Выбрать главу

Рассказ седьмой

Символ

Баню благостный уважал. Любил мягкое обволакивающее тепло, чувство очищения от всего мирского, которого даже несмотря на его духовный сан в жизни все же было больше, чем духовного. В глубину подсознания он загонял крамольную мысль, что это чувство отчасти напоминает ему тот тихий духовный восторг, который появлялся у него в первые годы его церковной жизни после хорошо отслуженной литургии. Баня восстанавливала силы, а в этом была особая нужда после многочасовых служб и длинных проповедей, которые так любил произносить благостный. Господь щедро одарил его артистическим и ораторским талантом, он действительно умел подолгу держать аудиторию во внимании, и получал истинное удовольствие от каждой удачно произнесенной проповеди. А неудачных у него и не было. Во всяком случае, злобные критики – куда же без них на такой-то должности – выискивавшие "блох" в речах благостного, их, конечно, находили, но для большинства публики сугубо теологические проблемы были совсем неинтересны. А общее впечатление от его речей было просто великолепным.

Привязанность к бане возникла еще в те давние времена, когда благостный возглавлял одну из небольших епархий в Балтийской федерации, и был очень далек от патриаршего престола. Но именно в те годы он привык обсуждать самые важные и деликатные вопросы жизни своей епархии в полутьме парной и за рюмкой северной горькой во время последующей трапезы. Со временем и парная расширилась – в нынешней патриаршей резиденции был отстроен целый банный комплекс, и северную горькую заменил добрый французский коньяк, но привычка осталась.

Итак, вскоречерез пару лет после истории, описанной в нашем предыдущем рассказе о жизни в Новой Киевской Руси, в один весенний воскресный вечер благостный отправился в баню, пригласив в качестве компаньона уже известного нам бископа. Называть этого героя будем по-прежнему, хотя в церковном сане он с тех пор подрос, а главное – постепенно взял на себя работу на абсолютно не официальном, но важнейшем направлении деятельности Киевского Патриархата. Фактически речь шла о постепенном переформатировании государственного устройства, которое имело своей целью официальное признание церкви государственной и утверждение Патриархии в качестве одной из ветвей государственной власти с самыми широкими полномочиями. Такой поворот, по сути, должен был затронуть работу и остальных ветвей власти, подразумевал реформу законодательства и вообще такие кардинальные изменения в жизни страны, что бископ даже не мог себе представить, где и чем, собственно, должна была закончиться эта реформа. Вслух о ней пока предпочитали не говорить.
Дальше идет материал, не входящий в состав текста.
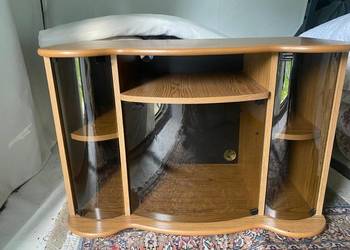 Stolik pod telewizor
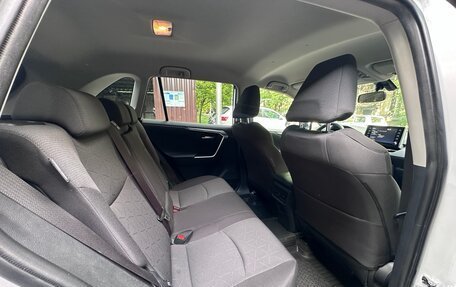 Toyota RAV4, 2020 год, 3 100 000 рублей, 9 фотография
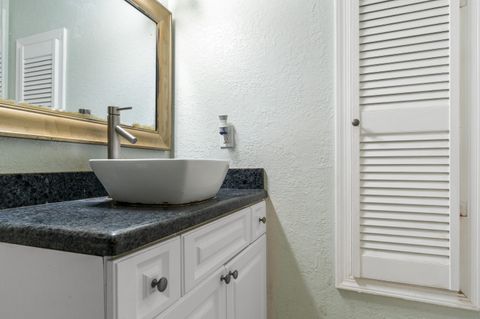 Tiny photo for 1452 SW 26th Avenue SW #A, Boynton Beach, FL 33426 (MLS # B26021118)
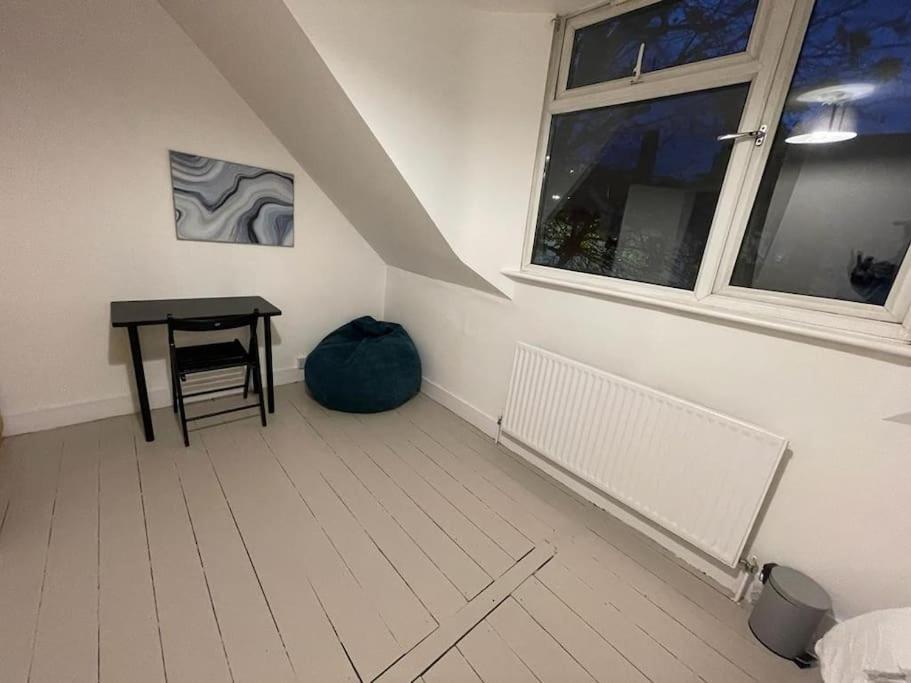 Spacious 2 Bedroom On Tower Bridge London Kültér fotó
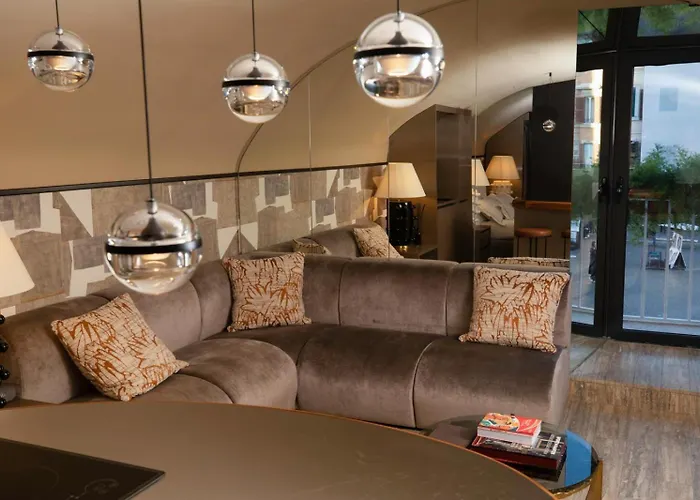 Cadensplace - Overlooking Piazza Navona By Dbalconycollection *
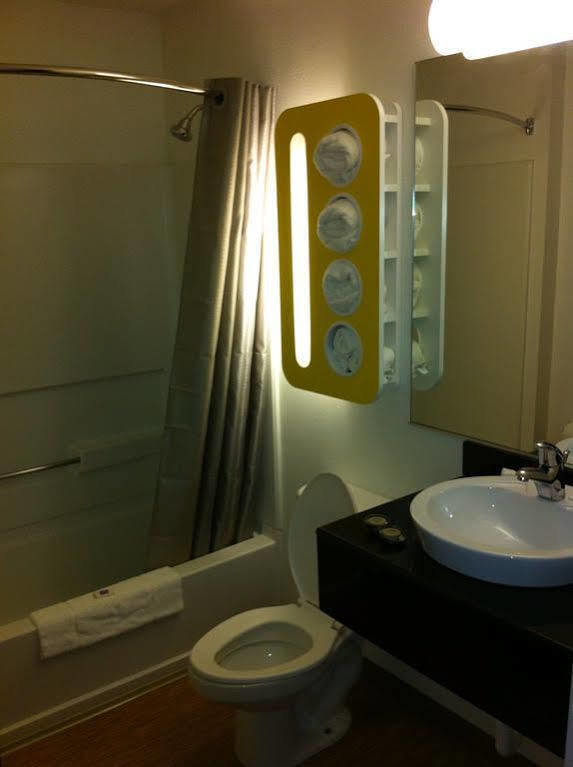 Motel 6 Indianapolis Carmel Екстериор снимка
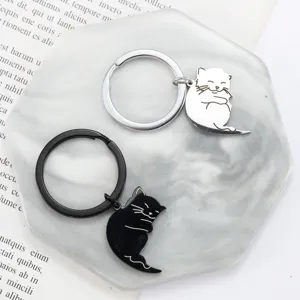 Set di portachiavi con gatti neri e bianchi carini, anelli in metallo in acciaio inox.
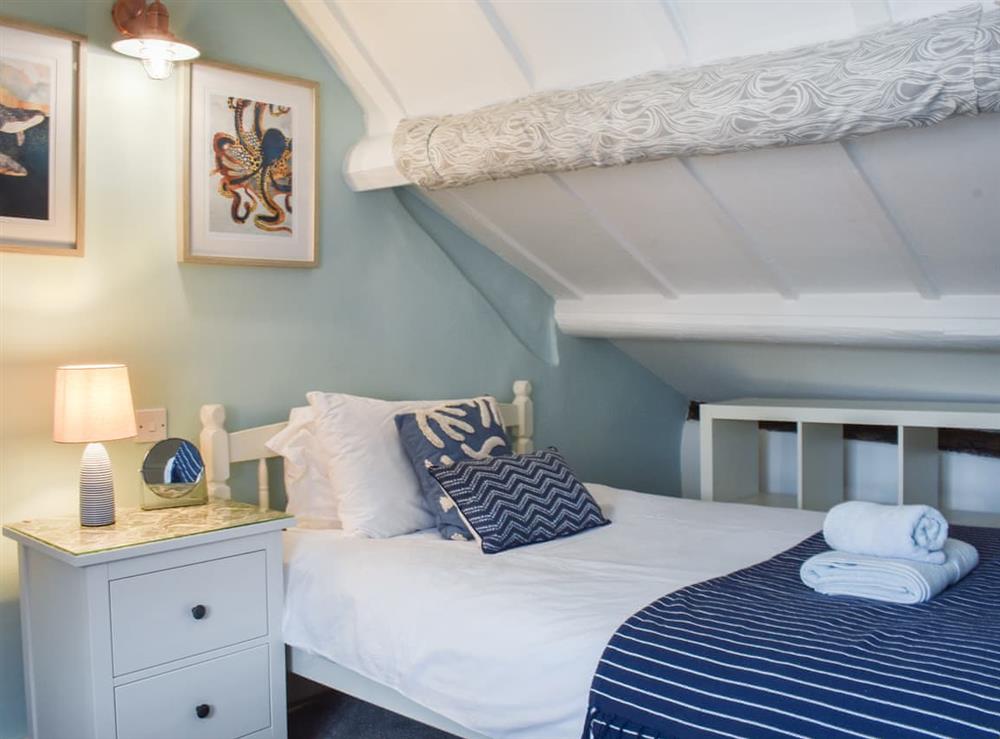 Single bedroom at Glenhowen in Robin Hoods Bay, near Whitby, North Yorkshire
Сложность состояла в том, что достаточно типовая для современной Европы Конституция НКР категорически не допускала такого поворота событий, а в обществе явно отсутствовал очевидный спрос на превращение страны в один большой монастырь. Вообще в том, что касается религиозных чувств, народ НКР в течение последовавших за событиями 1917 года почти ста лет продемонстрировал полнейшую непоследовательность. Самым правильным словом для определения его отношения к церкви в первые послереволюционные годы, пожалуй, является безразличие. В сочетании с прекращением государственного финансирования это привело к резкому проседанию церкви. Закрывались храмы и монастыри, убыла часть духовенства. Оставшиеся, однако, по праву заслужили славу подвижников. Постепенно, по кирпичику они стали восстанавливать церковное здание и, отчасти, в этом преуспели. Церковь постепенно заняла свою естественную нишу в жизни общества, и в целом ее сохраняла, хотя под влиянием различных обстоятельств (войны, научно-технический скачок в 60 – е годы) в ее жизни случались довольно сильные приливы и отливы. Бывало, что и власть в кризисные периоды пыталась использовать в своих интересах церковь именно как инструмент контроля над общественным сознанием. Именно такой период и переживала сейчас Новая Киевская Русь. После многих десятилетий сравнительно спокойного существования среди полутора десятков других, примерно равных с нею по потенциалу евроазиатских государств, НКР в ходе новой промышленной революции начала быстро уступать как франко-германскому экономическому союзу в составе 5 германских республик, Франции и Бельгии, так и УралСибу, который все больше претендовал на роль лидера и собирателя земель бывшей Российской империи.